Kalmar growled. “I’m a Fang! I have a prisoner!”
“Oh? A prisoner! The blue-eyed mutt has a prisoner. Very good. And I have two. The Igiby brothers who eluded me in Skree will elude me no longer. The Nameless One said you’d be arriving ssssoon.”
Janner’s skin went cold. He remembered standing in the streets of Glipwood in a sea of Fangs. And he remembered General Khrak, the most feared Fang in all of Skree.
“I don’t know how you made it past the Stone Keeper,” Khrak continued, “but the voom all but announced your arrival. We only use it in emergencies, you ssssee, and there are neveremergencies in the Castle Throg. And here you are, as the Nameless One said you would be.”
“But—but,” Janner stammered.
“How did he know?” Khrak laughed. “He sensed you in the Outer Vales. He heard
your sister and knew that she was alone in Ban Rona. Once you were safely in the Deeps, he went to fetch her himself.” He turned and paced the floor. “The Bat Fangs are stupid, but I must admit, they have many usessss. They can fly to Ban Rona in a day and a half. I suspect you will know that soon enough.”
Anger burned in Janner’s veins, frustration at the futility of it all. They had come so far, only for Gnag to have left Throg. They were about to be caged like animals, and even if they made it out, how could they get to Ban Rona in time to help Leeli and the others?

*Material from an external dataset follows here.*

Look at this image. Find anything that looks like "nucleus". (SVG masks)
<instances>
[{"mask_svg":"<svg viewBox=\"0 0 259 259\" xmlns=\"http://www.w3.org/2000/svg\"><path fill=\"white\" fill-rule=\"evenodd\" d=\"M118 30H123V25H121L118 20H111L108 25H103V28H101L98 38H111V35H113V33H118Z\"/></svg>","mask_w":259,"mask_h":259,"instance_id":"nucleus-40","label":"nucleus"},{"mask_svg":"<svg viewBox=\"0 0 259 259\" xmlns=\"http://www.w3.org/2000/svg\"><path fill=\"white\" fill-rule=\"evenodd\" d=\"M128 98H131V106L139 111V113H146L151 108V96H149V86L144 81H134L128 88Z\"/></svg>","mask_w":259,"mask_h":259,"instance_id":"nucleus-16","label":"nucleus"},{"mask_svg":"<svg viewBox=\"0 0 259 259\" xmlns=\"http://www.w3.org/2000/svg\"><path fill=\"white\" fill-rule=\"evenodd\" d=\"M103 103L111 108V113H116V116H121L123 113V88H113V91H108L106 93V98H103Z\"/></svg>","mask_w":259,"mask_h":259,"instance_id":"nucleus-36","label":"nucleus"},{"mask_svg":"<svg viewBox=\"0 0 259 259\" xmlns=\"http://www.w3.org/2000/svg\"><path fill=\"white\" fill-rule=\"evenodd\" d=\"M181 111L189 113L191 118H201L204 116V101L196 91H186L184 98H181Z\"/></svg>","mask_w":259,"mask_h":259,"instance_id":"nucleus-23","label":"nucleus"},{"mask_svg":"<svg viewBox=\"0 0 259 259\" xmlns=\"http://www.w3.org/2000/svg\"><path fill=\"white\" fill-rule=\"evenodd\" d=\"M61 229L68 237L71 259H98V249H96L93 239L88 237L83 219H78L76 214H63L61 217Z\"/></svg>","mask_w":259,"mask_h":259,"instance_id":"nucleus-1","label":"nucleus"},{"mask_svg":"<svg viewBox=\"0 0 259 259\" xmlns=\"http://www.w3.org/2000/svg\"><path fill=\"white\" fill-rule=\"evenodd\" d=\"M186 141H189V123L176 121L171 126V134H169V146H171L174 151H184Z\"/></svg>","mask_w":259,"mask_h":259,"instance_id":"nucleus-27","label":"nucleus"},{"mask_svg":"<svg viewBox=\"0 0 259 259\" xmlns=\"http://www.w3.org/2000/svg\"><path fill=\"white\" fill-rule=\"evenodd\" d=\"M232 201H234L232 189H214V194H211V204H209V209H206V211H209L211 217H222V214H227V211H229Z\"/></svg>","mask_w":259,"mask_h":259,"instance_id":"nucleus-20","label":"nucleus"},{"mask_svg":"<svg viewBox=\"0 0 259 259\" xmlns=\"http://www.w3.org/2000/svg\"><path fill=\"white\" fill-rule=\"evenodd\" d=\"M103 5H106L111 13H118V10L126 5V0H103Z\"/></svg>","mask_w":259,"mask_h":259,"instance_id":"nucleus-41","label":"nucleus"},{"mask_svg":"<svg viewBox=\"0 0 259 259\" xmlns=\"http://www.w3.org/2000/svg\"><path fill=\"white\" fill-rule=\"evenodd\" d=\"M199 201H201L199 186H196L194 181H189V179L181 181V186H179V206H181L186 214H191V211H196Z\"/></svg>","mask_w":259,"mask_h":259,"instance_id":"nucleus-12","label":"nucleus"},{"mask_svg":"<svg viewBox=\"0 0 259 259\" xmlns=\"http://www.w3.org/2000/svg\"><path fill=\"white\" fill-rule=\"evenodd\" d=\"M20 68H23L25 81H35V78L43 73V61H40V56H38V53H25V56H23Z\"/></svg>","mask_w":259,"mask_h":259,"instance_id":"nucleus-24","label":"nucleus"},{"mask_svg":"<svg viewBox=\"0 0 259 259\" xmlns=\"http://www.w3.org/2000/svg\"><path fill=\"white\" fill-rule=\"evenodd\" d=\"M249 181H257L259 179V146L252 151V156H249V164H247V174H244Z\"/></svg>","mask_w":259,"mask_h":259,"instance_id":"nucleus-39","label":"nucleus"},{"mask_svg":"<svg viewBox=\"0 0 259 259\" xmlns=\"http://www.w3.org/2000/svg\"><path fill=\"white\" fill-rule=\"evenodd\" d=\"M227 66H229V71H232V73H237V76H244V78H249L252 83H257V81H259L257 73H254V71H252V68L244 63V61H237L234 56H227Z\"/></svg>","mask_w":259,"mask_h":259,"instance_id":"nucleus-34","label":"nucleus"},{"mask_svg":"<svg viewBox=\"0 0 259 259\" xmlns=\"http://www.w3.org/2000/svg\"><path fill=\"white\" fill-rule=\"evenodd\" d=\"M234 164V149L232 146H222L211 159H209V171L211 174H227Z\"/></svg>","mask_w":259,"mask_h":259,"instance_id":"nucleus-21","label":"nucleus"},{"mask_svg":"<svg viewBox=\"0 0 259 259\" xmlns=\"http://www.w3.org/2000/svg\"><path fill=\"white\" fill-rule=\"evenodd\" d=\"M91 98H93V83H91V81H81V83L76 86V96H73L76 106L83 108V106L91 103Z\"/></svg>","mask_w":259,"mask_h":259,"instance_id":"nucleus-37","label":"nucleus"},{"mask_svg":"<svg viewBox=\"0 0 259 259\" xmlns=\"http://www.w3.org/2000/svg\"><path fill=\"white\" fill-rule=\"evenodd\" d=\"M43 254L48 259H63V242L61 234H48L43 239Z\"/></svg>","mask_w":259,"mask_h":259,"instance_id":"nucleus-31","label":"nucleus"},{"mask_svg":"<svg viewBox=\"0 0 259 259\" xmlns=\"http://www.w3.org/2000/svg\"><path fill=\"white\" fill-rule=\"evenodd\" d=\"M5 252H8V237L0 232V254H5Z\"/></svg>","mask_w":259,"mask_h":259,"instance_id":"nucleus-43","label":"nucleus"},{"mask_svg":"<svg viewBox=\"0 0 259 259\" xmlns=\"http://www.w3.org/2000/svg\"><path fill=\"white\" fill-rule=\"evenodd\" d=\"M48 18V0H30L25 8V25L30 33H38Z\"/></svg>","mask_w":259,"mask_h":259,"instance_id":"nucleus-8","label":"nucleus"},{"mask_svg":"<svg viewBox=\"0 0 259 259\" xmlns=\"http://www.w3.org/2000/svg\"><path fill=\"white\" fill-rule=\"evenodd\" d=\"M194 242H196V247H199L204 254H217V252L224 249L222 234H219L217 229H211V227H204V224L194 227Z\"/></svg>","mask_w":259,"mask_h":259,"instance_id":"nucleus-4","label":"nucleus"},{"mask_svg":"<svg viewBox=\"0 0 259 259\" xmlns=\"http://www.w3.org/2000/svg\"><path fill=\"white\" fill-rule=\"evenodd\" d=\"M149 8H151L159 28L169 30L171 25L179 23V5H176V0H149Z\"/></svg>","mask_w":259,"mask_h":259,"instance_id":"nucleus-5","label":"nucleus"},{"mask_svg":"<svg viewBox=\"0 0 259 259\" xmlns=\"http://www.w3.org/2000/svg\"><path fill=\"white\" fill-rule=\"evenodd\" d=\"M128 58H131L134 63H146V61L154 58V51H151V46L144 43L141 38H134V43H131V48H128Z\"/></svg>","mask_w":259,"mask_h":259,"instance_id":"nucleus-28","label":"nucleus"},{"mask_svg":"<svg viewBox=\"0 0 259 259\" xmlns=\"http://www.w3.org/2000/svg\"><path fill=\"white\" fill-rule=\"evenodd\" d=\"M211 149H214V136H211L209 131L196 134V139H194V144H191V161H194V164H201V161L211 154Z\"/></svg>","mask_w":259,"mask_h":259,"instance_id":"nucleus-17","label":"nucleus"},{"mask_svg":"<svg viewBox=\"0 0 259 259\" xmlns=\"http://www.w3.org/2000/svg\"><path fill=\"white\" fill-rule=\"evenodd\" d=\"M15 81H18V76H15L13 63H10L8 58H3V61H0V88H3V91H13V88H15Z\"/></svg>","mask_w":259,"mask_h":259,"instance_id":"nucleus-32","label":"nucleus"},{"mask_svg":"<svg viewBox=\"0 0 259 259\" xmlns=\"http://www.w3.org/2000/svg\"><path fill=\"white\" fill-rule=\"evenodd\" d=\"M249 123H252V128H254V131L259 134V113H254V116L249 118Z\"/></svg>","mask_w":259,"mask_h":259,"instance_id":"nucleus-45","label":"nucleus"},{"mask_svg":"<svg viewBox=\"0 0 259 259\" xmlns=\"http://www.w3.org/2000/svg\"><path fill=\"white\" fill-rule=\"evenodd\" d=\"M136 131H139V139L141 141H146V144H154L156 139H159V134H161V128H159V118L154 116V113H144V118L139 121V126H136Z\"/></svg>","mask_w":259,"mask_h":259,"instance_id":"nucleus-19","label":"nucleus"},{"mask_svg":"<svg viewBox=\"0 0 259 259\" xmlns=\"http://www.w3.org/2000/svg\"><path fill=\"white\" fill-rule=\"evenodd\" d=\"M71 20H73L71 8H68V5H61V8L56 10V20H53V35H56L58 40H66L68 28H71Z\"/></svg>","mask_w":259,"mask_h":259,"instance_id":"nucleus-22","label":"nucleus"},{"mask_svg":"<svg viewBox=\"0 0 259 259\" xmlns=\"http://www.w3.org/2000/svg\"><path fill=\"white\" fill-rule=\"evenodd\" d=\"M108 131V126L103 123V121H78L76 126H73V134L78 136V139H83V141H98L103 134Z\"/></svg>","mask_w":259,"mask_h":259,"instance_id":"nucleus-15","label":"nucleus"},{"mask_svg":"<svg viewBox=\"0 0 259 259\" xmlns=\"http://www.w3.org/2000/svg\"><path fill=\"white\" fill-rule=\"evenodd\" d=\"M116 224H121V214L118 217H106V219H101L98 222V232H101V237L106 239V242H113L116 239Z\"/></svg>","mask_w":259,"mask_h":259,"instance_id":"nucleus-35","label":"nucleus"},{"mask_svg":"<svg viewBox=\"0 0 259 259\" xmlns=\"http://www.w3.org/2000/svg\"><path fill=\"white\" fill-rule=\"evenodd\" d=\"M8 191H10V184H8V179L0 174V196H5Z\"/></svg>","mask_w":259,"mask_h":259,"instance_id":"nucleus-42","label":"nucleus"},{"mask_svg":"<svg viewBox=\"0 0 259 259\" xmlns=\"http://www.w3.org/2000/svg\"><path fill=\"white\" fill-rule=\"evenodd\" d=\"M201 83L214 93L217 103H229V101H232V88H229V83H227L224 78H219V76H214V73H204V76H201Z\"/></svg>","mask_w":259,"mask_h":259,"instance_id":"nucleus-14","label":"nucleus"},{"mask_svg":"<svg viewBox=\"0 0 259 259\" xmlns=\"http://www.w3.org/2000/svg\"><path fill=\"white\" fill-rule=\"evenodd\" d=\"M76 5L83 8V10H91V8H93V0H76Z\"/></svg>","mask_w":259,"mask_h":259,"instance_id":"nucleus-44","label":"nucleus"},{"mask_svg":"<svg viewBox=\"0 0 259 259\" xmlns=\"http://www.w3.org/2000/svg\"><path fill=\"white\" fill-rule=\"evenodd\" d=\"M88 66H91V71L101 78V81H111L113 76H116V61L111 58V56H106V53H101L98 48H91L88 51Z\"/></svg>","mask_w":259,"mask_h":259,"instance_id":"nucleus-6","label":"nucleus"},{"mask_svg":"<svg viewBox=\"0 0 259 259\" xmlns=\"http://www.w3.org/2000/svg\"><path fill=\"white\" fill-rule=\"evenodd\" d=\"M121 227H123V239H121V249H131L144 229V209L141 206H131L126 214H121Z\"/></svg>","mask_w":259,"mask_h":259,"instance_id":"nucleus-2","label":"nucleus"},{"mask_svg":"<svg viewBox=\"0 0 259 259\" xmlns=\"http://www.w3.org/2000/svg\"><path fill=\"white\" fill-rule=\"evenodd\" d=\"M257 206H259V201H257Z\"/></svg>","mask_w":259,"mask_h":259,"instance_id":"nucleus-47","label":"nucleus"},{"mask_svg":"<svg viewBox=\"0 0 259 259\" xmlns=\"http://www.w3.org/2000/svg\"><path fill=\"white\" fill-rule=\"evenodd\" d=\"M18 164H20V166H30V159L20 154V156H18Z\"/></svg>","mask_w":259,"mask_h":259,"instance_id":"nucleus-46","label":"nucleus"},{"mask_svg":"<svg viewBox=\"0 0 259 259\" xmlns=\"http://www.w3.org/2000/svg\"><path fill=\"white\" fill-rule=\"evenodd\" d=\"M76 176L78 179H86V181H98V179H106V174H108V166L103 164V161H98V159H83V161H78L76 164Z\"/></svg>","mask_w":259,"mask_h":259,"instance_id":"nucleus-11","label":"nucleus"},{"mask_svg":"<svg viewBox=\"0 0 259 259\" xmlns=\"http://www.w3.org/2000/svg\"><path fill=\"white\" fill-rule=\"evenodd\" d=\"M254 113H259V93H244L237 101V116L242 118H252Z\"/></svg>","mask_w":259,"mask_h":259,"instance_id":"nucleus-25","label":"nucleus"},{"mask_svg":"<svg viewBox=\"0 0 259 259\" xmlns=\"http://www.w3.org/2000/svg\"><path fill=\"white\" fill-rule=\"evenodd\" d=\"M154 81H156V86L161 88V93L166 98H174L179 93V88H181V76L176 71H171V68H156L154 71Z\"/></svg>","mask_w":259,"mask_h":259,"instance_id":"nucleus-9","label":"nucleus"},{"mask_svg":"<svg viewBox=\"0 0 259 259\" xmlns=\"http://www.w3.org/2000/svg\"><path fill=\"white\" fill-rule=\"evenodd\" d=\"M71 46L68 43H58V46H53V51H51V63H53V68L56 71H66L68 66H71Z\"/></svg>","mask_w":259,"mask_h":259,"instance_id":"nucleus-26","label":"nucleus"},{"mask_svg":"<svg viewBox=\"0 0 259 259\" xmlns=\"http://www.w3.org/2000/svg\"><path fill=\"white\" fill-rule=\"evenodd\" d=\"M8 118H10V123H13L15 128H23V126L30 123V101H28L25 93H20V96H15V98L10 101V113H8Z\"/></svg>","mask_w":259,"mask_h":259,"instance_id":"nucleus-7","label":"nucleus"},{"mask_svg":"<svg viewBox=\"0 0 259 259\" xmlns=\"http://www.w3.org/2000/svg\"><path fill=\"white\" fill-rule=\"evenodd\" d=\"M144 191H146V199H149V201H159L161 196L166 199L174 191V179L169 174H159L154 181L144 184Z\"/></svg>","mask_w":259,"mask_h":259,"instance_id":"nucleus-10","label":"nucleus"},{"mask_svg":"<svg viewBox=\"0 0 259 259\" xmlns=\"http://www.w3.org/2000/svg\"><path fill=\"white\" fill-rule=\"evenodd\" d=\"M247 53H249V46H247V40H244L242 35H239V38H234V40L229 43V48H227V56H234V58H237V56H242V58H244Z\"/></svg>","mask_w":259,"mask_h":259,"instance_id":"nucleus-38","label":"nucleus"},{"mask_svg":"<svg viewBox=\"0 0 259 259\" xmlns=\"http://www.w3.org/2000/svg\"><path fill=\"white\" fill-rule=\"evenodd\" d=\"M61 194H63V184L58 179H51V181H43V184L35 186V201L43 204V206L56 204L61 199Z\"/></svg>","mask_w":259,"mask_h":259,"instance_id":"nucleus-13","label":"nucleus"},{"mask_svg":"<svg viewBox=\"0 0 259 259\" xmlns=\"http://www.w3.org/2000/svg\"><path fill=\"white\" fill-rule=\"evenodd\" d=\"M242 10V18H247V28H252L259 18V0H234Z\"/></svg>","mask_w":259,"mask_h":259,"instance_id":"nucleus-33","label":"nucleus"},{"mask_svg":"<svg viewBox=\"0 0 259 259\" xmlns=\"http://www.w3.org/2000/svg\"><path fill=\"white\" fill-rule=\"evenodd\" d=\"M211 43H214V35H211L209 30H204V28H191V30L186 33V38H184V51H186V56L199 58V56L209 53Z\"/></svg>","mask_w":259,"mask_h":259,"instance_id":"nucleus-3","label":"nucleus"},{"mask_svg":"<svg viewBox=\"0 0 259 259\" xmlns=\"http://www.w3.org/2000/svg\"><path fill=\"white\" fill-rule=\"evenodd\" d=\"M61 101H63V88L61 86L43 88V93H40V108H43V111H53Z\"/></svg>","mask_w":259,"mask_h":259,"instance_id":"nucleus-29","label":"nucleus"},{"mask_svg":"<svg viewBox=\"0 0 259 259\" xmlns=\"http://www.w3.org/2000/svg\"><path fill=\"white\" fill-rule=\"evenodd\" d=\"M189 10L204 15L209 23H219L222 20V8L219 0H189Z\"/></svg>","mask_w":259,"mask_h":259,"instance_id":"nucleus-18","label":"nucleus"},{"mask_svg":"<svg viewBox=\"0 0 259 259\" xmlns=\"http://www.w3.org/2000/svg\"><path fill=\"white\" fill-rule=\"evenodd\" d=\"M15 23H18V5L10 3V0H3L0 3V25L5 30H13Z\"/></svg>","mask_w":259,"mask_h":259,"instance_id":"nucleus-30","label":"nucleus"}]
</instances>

“You don’t know what happened back there, do you?” Kalmar asked. “You think we just happened to make it this far. You don’t know about the Stone Keeper.”
Khrak stopped pacing and turned.
“We have the stone,” Kalmar said.
“You what?” Khrak made no attempt to conceal his surprise.
“We have it.” Kalmar smiled. “And if you don’t let us go, we’ll throw it down the shaft.”
“Lies.”
“Show him, Janner.”
“Ships and sharks,” Janner said under his breath as he dug in his pocket.
“What does thatmean?” Khrak snapped.
“Something our grandpa taught us,” Kalmar said as Janner removed the stone.
“There’s always a way out,” Janner said, and he opened his hand.
The stone’s light shone forth, beams shooting out from every crevice in the gondola. Khrak recoiled and the other Fangs hissed in surprise. The Fangs recovered quickly and pressed forward, surrounding the gondola and drawing their swords as they tried to block the windows.
“You wouldn’t throw one of the ancient stones into the pit,” Khrak said. “That little rock has more power than you can imagine.”